На болоте жили, по болоту ходили, в болоте хоронили.
Но не всё так плохо. Как леденец на палочке, так и деревня сидела на узкой дороге, связывающей Мхи с внешним миром. По ней вывозили торф, по ней привозили продукты в сельмаг, по ней уходили на фронт.
Сквозного проезда через деревню никогда не было. «У нас только стёжки да коровьи лепешки, – шутили мужики и договаривали: – Мы как блин из печи: дома по кругу, видим все друг друга».
Проплешина среди болот имела дюжину домов, церковь, магазин. За деревней возле дороги, на самом краю Полудонного – или, как еще говорили, Полуденного – болота стоял длинный барак, бывший когда-то правлением Моховского торфяного товарищества.
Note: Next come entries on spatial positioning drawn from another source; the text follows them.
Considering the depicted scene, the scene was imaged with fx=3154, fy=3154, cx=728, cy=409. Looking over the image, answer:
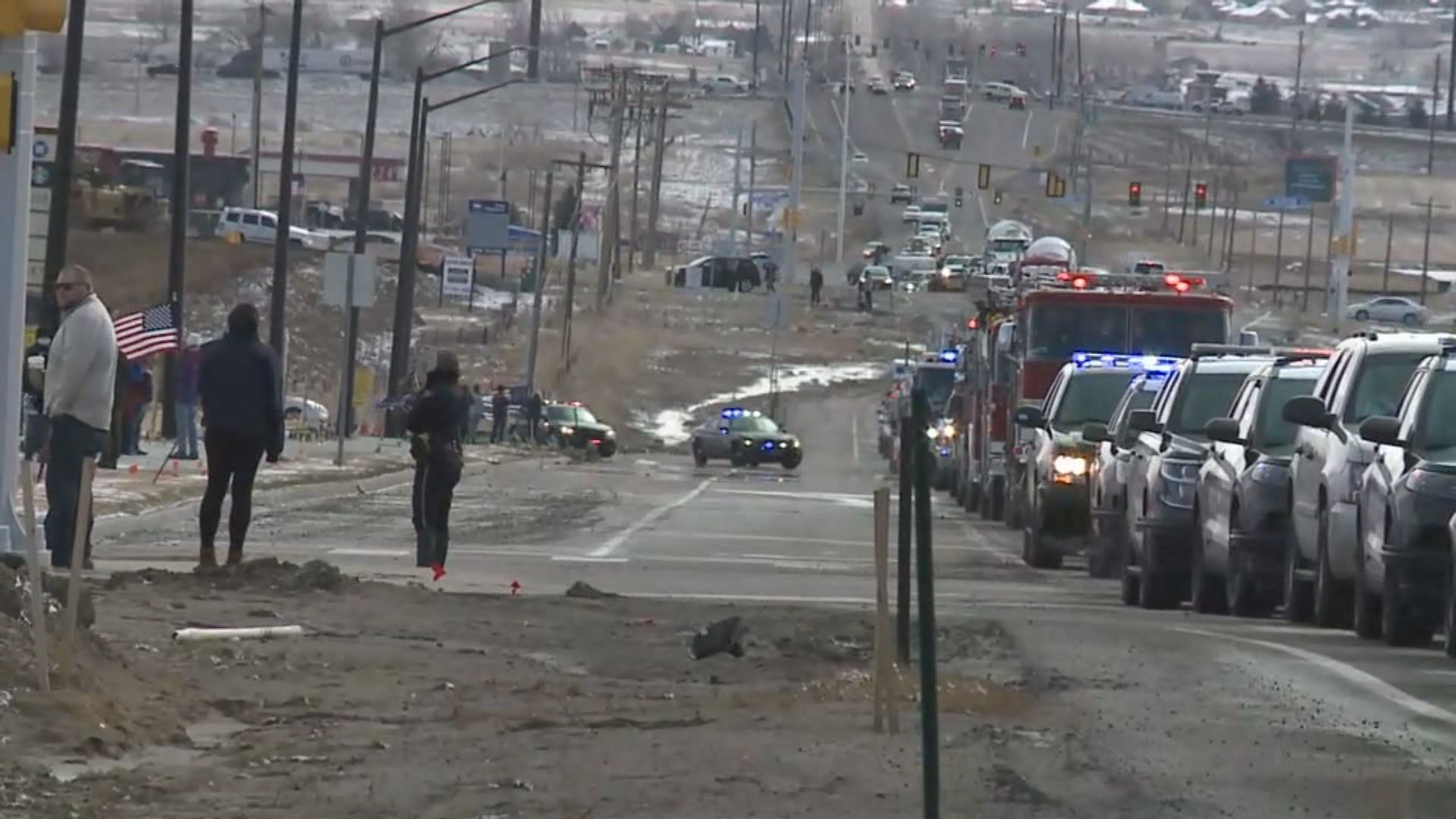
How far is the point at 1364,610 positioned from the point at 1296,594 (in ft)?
5.60

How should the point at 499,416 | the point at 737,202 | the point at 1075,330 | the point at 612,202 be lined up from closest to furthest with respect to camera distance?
the point at 1075,330 → the point at 499,416 → the point at 612,202 → the point at 737,202

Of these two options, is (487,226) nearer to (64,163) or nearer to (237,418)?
(64,163)

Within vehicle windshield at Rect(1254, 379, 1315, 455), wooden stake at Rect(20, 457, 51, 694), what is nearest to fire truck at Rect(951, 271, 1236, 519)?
vehicle windshield at Rect(1254, 379, 1315, 455)

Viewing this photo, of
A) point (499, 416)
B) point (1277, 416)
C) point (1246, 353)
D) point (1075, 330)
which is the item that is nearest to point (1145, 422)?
point (1277, 416)

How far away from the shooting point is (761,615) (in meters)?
19.1

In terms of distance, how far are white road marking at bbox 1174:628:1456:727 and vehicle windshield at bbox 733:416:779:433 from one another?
1809 inches

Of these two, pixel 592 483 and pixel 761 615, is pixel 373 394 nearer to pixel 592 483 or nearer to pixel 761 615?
pixel 592 483

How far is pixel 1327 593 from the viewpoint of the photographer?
19672 mm

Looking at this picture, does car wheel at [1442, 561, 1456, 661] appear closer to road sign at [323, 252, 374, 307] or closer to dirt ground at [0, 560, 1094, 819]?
dirt ground at [0, 560, 1094, 819]

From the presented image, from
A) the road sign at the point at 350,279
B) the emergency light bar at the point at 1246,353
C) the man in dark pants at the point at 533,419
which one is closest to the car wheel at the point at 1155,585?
the emergency light bar at the point at 1246,353

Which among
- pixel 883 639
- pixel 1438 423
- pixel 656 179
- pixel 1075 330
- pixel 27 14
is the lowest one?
pixel 883 639

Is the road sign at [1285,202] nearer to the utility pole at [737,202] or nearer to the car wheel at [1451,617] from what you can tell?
the utility pole at [737,202]

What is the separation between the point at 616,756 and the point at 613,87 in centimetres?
9848

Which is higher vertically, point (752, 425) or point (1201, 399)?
point (1201, 399)
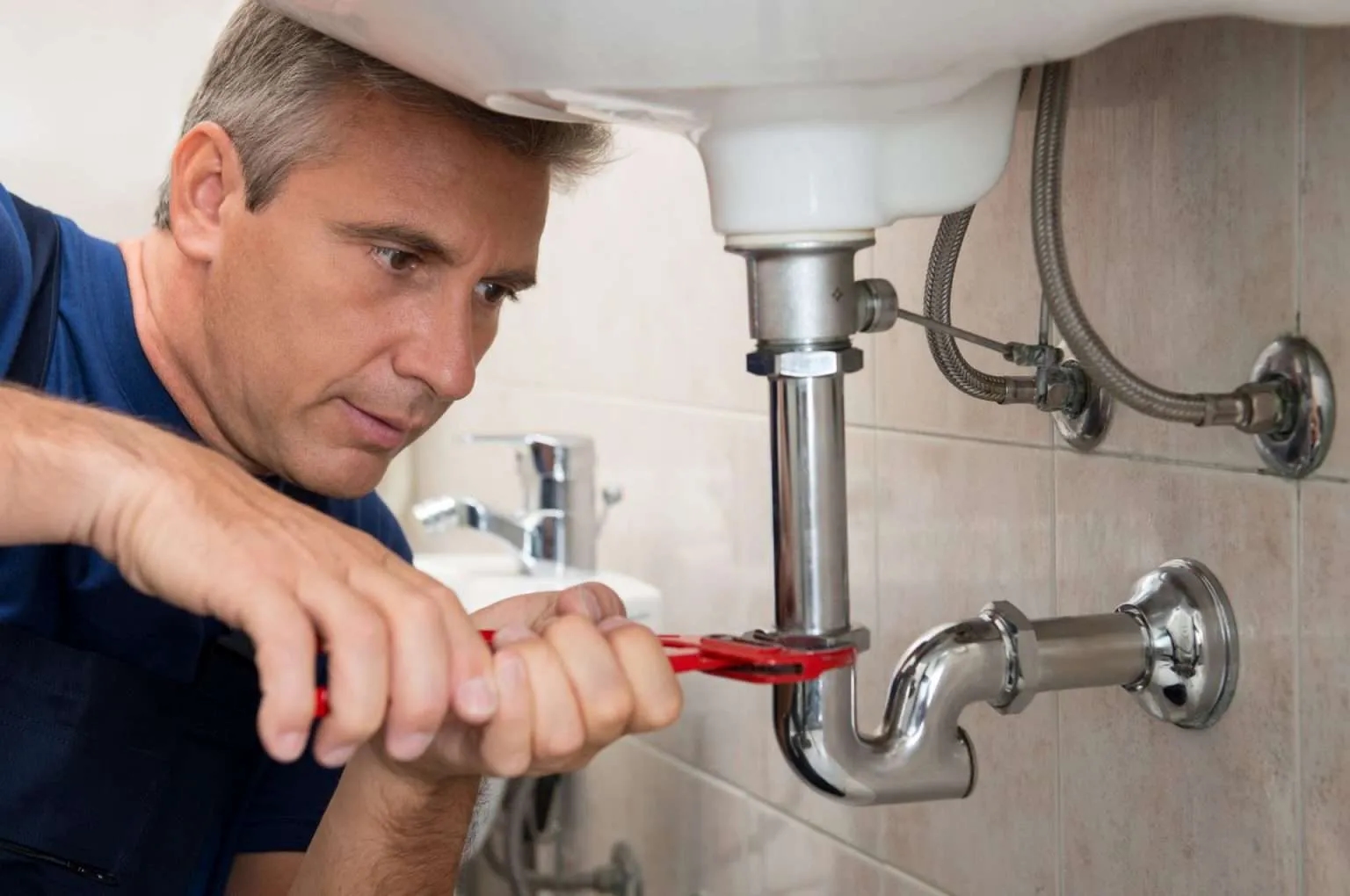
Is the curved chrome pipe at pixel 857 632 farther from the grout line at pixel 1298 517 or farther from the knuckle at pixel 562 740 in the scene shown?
the knuckle at pixel 562 740

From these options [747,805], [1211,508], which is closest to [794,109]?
[1211,508]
После национализации товарищество получило громкое наименование «Моховское торфопредприятие им. Ильича». Смена вывески привела к тому, что предприятие лет через пять перевели в разряд неперспективных – по причине экономической нецелесообразности. Виной была та самая палочка леденца, которая ранней весной и поздней осенью исчезала под слоем талой или дождевой воды. Болота в это время соединялись, и никто уже не мог понять, где между ними граница.
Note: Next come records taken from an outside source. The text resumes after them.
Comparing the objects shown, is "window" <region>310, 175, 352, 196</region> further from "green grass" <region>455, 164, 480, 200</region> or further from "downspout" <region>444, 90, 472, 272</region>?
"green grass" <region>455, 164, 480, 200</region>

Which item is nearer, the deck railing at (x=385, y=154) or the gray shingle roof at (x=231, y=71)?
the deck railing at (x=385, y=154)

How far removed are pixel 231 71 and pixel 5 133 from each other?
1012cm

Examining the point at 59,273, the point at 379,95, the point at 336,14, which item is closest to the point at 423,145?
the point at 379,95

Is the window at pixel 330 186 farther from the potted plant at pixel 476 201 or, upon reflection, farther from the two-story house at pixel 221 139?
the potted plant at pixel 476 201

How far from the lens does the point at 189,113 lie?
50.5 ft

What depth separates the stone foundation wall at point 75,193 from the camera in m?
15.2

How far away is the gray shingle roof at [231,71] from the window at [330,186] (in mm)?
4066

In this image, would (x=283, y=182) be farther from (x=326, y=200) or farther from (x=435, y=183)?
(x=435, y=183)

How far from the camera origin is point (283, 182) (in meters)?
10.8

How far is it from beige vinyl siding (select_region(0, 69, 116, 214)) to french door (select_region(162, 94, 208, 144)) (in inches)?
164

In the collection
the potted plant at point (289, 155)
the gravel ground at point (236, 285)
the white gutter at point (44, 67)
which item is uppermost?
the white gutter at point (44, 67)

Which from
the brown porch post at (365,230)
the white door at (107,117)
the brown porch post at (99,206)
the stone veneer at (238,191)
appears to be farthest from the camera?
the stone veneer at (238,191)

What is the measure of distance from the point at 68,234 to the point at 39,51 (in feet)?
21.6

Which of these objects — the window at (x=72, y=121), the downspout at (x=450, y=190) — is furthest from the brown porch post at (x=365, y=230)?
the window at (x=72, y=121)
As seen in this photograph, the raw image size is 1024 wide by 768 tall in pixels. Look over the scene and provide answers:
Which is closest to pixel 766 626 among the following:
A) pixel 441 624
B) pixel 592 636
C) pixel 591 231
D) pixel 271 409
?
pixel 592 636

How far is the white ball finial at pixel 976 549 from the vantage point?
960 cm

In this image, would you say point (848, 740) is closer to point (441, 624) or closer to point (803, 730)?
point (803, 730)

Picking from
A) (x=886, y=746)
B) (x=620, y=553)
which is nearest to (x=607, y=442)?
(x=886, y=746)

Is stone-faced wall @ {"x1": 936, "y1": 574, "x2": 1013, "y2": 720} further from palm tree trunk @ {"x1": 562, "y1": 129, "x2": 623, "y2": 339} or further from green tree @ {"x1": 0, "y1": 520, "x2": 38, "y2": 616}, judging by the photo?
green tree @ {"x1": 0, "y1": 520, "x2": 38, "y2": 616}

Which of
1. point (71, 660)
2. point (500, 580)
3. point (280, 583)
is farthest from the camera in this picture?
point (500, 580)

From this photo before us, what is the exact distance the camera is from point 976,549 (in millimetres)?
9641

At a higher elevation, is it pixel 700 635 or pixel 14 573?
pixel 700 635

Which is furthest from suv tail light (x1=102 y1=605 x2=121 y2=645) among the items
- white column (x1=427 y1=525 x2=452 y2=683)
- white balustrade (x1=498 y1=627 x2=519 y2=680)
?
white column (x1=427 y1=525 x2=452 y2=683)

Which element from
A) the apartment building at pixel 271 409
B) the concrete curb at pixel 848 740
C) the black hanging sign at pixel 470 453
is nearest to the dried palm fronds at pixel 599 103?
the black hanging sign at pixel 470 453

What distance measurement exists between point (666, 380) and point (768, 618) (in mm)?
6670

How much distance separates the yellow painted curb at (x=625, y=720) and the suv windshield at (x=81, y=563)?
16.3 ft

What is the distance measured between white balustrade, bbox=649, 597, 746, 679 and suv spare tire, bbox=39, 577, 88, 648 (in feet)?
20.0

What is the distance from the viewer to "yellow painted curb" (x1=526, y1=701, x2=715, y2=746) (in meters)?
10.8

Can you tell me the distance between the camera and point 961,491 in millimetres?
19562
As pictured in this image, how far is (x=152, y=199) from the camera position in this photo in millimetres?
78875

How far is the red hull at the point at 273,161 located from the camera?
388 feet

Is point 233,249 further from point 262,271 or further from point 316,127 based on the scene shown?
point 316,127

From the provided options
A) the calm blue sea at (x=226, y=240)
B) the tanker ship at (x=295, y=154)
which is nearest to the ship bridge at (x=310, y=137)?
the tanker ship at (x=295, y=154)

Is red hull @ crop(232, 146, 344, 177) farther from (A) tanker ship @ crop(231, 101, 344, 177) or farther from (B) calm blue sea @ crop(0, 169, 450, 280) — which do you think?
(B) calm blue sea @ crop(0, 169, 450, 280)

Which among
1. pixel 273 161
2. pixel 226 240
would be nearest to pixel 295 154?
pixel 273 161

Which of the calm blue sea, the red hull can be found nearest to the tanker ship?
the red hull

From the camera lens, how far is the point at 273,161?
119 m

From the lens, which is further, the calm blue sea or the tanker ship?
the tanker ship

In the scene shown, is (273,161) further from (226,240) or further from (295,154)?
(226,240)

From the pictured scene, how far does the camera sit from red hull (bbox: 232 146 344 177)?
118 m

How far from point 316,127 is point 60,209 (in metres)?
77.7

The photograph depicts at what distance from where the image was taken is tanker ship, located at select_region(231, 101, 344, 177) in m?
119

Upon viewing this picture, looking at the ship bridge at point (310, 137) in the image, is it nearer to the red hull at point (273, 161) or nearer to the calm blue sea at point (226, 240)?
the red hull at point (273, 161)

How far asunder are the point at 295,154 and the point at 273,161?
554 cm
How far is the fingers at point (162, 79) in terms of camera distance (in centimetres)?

Дело в том, что дорога от торфопредприятия ныряла в низину, с километр петляла между торфяными каналами и только потом выбиралась на сухой пригорок. Зимой здесь был зимник, летом летник. А весной и осенью Мхи превращались в остров.
При затяжных осенних дождях, что не редкость в здешних местах, земля обычно после Покрова начинала выдавливать воду, как бы говоря: «Мне хватит, это вам». После этого жди дня, когда потоки выйдут на поверхность, заливая окрестности.
Подойдешь к околице – и не знаешь, куда ногу поставить, что там было вчера – одному Богу известно. По деревне еще ходили, оставляя сапоги в грязи, а вот чуть дальше – только вплавь. Со склада после такого дня мешки с торфом вывозили на лодках, на них же и продукты подвозили.
И так до морозов.
***
Окошко в церкви засветилось желтоватым светом.
Хлопнула входная дверь, и через некоторое время три раза ухнул колокол и радостно зазвенели малые колокола. «Я тут бегаю, как лось, а у них там праздник», – зло подумал Алексей и еще раз обернулся, желая одного: чтобы за спиной никого не было, фрицы бы исчезли, а он оказался бы возле КПП какой-нибудь тыловой части…
Он знал, что скажет особисту: «Отступал с боями, упал от усталости, уснул и отстал. Оружия не терял, так как не имел – не положено по штату. Яростно бился за Родину. Вот книжка красноармейца, и вот всему сказанному подтверждение, – Алексей мысленно лезет в нагрудный карман и достает вещи фрица. – Это горный цветок – значок альпийского стрелка, нашедшего свою смерть в тверских болотах. А это его жетон… Наверное, диверсант… Где точно убил, не знаю, но там была деревня с церковью, а кругом болота…»
Но, увы, не дано человеку материализовывать мысли, превращая желаемое в действительное, а фантастику в реальность. Всё, что он вынес из школы – чудес нет и не бывает: в цирке – фокусники, в церкви – шарлатаны.
То, что Алёха узрел, вернуло его к реальности.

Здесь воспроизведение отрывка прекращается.